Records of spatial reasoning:
>> begin

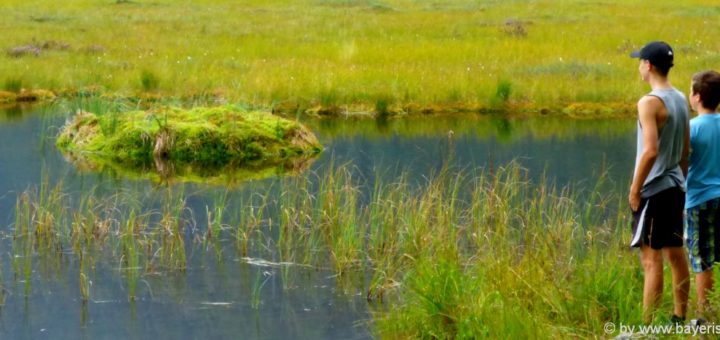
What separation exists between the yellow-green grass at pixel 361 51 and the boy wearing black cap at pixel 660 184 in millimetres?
14165

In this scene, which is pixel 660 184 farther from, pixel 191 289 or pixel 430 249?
pixel 191 289

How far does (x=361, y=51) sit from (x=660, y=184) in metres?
21.7

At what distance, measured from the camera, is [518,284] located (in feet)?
27.6

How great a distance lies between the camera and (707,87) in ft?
23.7

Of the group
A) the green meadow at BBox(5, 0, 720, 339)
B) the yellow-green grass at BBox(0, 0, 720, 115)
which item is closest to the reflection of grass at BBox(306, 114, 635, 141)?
the green meadow at BBox(5, 0, 720, 339)

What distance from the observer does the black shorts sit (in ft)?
23.6

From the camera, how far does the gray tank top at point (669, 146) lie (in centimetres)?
709

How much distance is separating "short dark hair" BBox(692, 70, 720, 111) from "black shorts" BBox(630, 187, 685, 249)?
56cm

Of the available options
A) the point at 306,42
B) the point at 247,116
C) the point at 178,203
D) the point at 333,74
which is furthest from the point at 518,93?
the point at 178,203

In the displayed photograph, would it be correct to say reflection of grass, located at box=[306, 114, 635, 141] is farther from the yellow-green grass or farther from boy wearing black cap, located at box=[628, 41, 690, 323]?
boy wearing black cap, located at box=[628, 41, 690, 323]

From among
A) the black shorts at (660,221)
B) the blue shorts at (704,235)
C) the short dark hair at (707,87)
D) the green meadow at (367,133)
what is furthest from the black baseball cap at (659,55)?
the green meadow at (367,133)

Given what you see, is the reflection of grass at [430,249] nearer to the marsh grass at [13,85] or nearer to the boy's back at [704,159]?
the boy's back at [704,159]

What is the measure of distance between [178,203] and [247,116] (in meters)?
6.08

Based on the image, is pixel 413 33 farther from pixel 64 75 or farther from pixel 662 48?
pixel 662 48
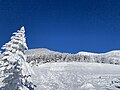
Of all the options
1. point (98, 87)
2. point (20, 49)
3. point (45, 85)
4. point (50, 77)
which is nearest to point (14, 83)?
point (20, 49)

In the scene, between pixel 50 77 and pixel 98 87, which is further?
pixel 50 77

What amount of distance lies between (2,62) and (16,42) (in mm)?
1735

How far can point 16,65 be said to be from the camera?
76.6 feet

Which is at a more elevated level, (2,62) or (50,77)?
(50,77)

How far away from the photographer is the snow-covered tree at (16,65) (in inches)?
919

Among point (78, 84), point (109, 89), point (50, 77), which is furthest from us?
point (50, 77)

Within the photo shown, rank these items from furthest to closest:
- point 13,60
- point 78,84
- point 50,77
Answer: point 50,77, point 78,84, point 13,60

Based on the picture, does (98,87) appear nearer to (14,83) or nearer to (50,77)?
(50,77)

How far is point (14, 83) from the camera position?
23.8m

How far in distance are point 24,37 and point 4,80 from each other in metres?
3.37

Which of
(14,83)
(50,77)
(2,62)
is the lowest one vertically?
(14,83)

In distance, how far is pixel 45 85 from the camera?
324ft

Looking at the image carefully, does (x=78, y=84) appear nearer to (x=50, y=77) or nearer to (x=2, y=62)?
(x=50, y=77)

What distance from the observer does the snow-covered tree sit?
2334 centimetres
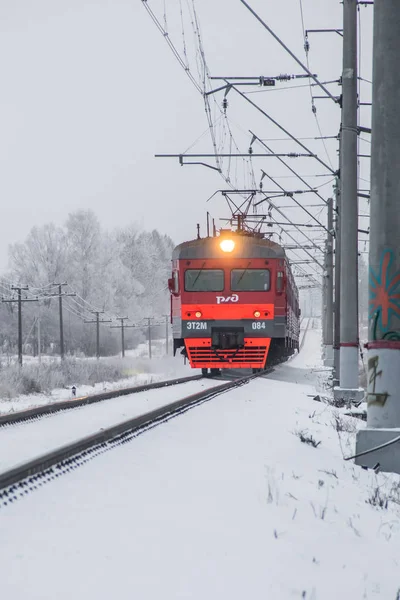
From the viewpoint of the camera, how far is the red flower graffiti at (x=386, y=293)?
21.3ft

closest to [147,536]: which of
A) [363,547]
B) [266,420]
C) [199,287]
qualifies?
[363,547]

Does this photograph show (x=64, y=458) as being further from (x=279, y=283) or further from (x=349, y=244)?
(x=279, y=283)

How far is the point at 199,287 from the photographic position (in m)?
18.3

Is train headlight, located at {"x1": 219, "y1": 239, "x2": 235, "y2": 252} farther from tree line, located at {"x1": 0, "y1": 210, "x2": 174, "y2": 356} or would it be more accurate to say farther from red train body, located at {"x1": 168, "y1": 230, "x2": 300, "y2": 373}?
tree line, located at {"x1": 0, "y1": 210, "x2": 174, "y2": 356}

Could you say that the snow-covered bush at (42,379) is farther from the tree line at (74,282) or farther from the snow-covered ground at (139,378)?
the tree line at (74,282)

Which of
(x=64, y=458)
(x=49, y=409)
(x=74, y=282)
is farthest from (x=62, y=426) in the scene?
(x=74, y=282)

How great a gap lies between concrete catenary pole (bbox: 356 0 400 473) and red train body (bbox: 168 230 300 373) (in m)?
11.4

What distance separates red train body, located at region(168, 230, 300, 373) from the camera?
1802cm

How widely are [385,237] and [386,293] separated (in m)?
0.49

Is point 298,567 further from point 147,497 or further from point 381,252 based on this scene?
point 381,252

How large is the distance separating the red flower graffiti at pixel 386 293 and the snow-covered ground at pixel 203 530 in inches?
52.5

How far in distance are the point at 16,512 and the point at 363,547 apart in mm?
1695

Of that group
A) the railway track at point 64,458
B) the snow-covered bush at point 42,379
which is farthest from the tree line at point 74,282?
the railway track at point 64,458

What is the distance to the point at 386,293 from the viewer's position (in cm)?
657
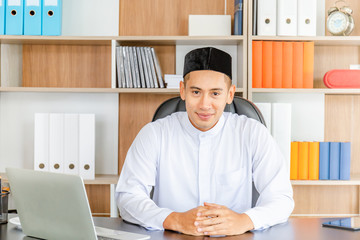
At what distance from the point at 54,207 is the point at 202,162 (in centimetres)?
83

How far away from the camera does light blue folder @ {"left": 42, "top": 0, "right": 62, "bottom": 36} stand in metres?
2.90

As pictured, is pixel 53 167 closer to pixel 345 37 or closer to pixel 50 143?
pixel 50 143

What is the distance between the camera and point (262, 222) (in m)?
1.45

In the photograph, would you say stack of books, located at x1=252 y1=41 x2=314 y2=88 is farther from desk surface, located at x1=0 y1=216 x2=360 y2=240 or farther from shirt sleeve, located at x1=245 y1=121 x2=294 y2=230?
desk surface, located at x1=0 y1=216 x2=360 y2=240

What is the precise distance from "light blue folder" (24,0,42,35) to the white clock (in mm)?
1791

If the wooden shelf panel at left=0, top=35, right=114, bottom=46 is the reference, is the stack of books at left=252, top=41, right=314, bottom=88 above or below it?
below

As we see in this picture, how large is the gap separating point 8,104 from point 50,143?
0.51 meters

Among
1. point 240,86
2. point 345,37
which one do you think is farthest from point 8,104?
point 345,37

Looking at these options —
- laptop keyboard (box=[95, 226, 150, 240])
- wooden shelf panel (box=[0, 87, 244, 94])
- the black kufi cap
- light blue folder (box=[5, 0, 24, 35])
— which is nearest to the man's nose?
the black kufi cap

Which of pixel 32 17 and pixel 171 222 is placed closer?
pixel 171 222

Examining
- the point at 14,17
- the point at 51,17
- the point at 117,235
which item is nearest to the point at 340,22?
the point at 51,17

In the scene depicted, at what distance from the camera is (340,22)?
2.97 meters

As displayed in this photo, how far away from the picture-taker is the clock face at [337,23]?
9.72 ft

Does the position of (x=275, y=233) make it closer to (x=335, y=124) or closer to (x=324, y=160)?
(x=324, y=160)
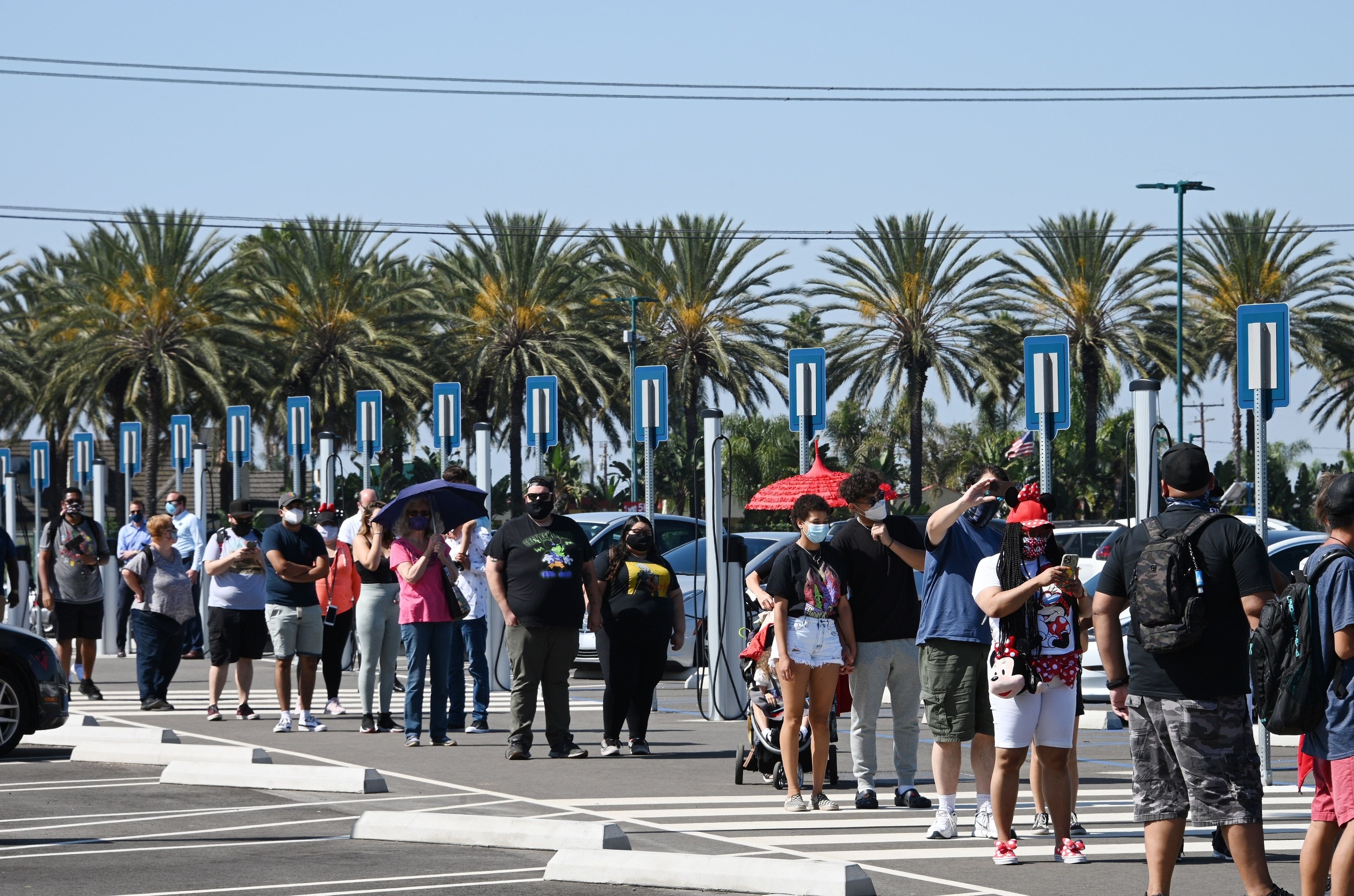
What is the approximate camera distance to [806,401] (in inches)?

>> end

INSTRUCTION → Repeat the lines above word for word, omitting the pictures.

WRITTEN SOLUTION →
What separation exists between the yellow-green grass at pixel 361 51 and the boy wearing black cap at pixel 660 184 in millimetres?
14165

In this scene, which is pixel 660 184 farther from, pixel 191 289 or pixel 430 249?
pixel 191 289

How far does (x=361, y=51) sit from (x=660, y=184) in metres?
21.7

At what distance, measured from the camera, is [518,284] located (in feet)?
27.6

How great a distance lies between the camera and (707,87) in ft?
23.7

Of the group
A) the green meadow at BBox(5, 0, 720, 339)
B) the yellow-green grass at BBox(0, 0, 720, 115)
which item is closest to the reflection of grass at BBox(306, 114, 635, 141)?
the green meadow at BBox(5, 0, 720, 339)

What distance from the observer does the black shorts sit (in ft)?
23.6

From the camera, how far does the gray tank top at point (669, 146) lie (in centimetres)?
709

How much distance is separating "short dark hair" BBox(692, 70, 720, 111) from "black shorts" BBox(630, 187, 685, 249)?
56cm

Of the available options
A) the point at 306,42
B) the point at 247,116
C) the point at 178,203
D) the point at 333,74
which is furthest from the point at 518,93?
the point at 178,203

In the displayed photograph, would it be correct to say reflection of grass, located at box=[306, 114, 635, 141] is farther from the yellow-green grass or farther from boy wearing black cap, located at box=[628, 41, 690, 323]?
boy wearing black cap, located at box=[628, 41, 690, 323]

From among
A) the black shorts at (660,221)
B) the blue shorts at (704,235)
C) the short dark hair at (707,87)
D) the green meadow at (367,133)
what is furthest from the black baseball cap at (659,55)?
the green meadow at (367,133)

Given what you see, is the reflection of grass at [430,249] nearer to the marsh grass at [13,85] or nearer to the boy's back at [704,159]?
the boy's back at [704,159]

What is the measure of distance between [178,203] and [247,116] (in meters)?
6.08

Based on the image, is pixel 413 33 farther from pixel 64 75 or farther from pixel 662 48?
pixel 662 48
Of all the options
1. point (98, 87)
2. point (20, 49)
3. point (45, 85)
4. point (50, 77)
which is nearest to point (14, 83)?
point (20, 49)

In the scene, between pixel 50 77 and pixel 98 87, which is further?
pixel 50 77

What amount of distance lies between (2,62) and (16,42) (in mm)?
1735

How far can point 16,65 be said to be from the camera?
76.6 feet

Which is at a more elevated level, (2,62) or (50,77)?
(50,77)

How far away from the photographer is the snow-covered tree at (16,65) (in inches)?
919

Among point (78, 84), point (109, 89), point (50, 77), which is furthest from us?
point (50, 77)

Within the photo shown, rank these items from furthest to closest:
- point 13,60
- point 78,84
- point 50,77
Answer: point 50,77, point 78,84, point 13,60

Based on the picture, does (98,87) appear nearer to (14,83) or nearer to (50,77)?
(50,77)

How far is point (14, 83) from the camera position?
23.8m

How far in distance are point 24,37 and point 4,80 from each other in metres?
3.37

Which of
(14,83)
(50,77)
(2,62)
is the lowest one vertically?
(14,83)

In distance, how far is pixel 45 85 from the camera?
324ft

Looking at the image carefully, does (x=78, y=84) appear nearer to (x=50, y=77) or nearer to (x=2, y=62)?
(x=50, y=77)

What distance from the observer does the snow-covered tree sit?
2334 centimetres
From the viewpoint of the camera, how far is the red flower graffiti at (x=386, y=293)?
21.3ft

closest to [147,536]: which of
A) [363,547]
B) [266,420]
C) [199,287]
qualifies?
[363,547]

Does this photograph show (x=64, y=458) as being further from (x=279, y=283) or further from (x=349, y=244)?
(x=279, y=283)

How far is the point at 199,287 from the photographic position (in m)?
18.3

Is train headlight, located at {"x1": 219, "y1": 239, "x2": 235, "y2": 252} farther from tree line, located at {"x1": 0, "y1": 210, "x2": 174, "y2": 356} or would it be more accurate to say farther from red train body, located at {"x1": 168, "y1": 230, "x2": 300, "y2": 373}?
tree line, located at {"x1": 0, "y1": 210, "x2": 174, "y2": 356}

Could you say that the snow-covered bush at (42,379) is farther from the tree line at (74,282) or farther from the snow-covered ground at (139,378)?
the tree line at (74,282)

Which of
(x=64, y=458)
(x=49, y=409)
(x=74, y=282)
is farthest from (x=62, y=426) in the scene?
(x=74, y=282)

How great a gap lies between concrete catenary pole (bbox: 356 0 400 473) and red train body (bbox: 168 230 300 373) (in m)?
11.4

What distance separates red train body, located at region(168, 230, 300, 373) from the camera?
1802cm

How widely are [385,237] and [386,293] separated (in m)?
0.49

Is point 298,567 further from point 147,497 or further from point 381,252 based on this scene?
point 381,252

How large is the distance separating the red flower graffiti at pixel 386 293 and the snow-covered ground at pixel 203 530 in inches?
52.5

How far in distance are the point at 16,512 and the point at 363,547 apart in mm?
1695

Of that group
A) the railway track at point 64,458
B) the snow-covered bush at point 42,379
which is farthest from the tree line at point 74,282?
the railway track at point 64,458

What is the distance to the point at 386,293 from the viewer's position (in cm)?
657
At what distance from the point at 54,207 is the point at 202,162 (in centimetres)?
83

How far away from the camera does light blue folder @ {"left": 42, "top": 0, "right": 62, "bottom": 36} stand in metres?
2.90

As pictured, is pixel 53 167 closer to pixel 345 37 or closer to pixel 50 143?
pixel 50 143

What is the distance between the camera and point (262, 222) (in m)?
1.45

In the photograph, would you say stack of books, located at x1=252 y1=41 x2=314 y2=88 is farther from desk surface, located at x1=0 y1=216 x2=360 y2=240 or farther from shirt sleeve, located at x1=245 y1=121 x2=294 y2=230?
desk surface, located at x1=0 y1=216 x2=360 y2=240

What is the precise distance from "light blue folder" (24,0,42,35) to the white clock (in mm)?
1791

If the wooden shelf panel at left=0, top=35, right=114, bottom=46 is the reference, is the stack of books at left=252, top=41, right=314, bottom=88 above or below it?
below

As we see in this picture, how large is the gap separating point 8,104 from point 50,143?
0.51 meters

Among
1. point 240,86
2. point 345,37
which one do you think is farthest from point 8,104?
point 345,37

Looking at these options —
- laptop keyboard (box=[95, 226, 150, 240])
- wooden shelf panel (box=[0, 87, 244, 94])
- the black kufi cap
- light blue folder (box=[5, 0, 24, 35])
— which is nearest to the man's nose?
the black kufi cap

Which of pixel 32 17 and pixel 171 222 is placed closer?
pixel 171 222

Examining
- the point at 14,17
- the point at 51,17
- the point at 117,235
which item is nearest to the point at 340,22?
the point at 51,17

In the scene depicted, at what distance from the camera is (340,22)?
2.97 meters

As displayed in this photo, how far away from the picture-taker is the clock face at [337,23]?
9.72 ft

Does the position of (x=275, y=233) make it closer to (x=335, y=124) or closer to (x=324, y=160)?
(x=324, y=160)
What is the approximate camera distance to [806,401] (in inches)?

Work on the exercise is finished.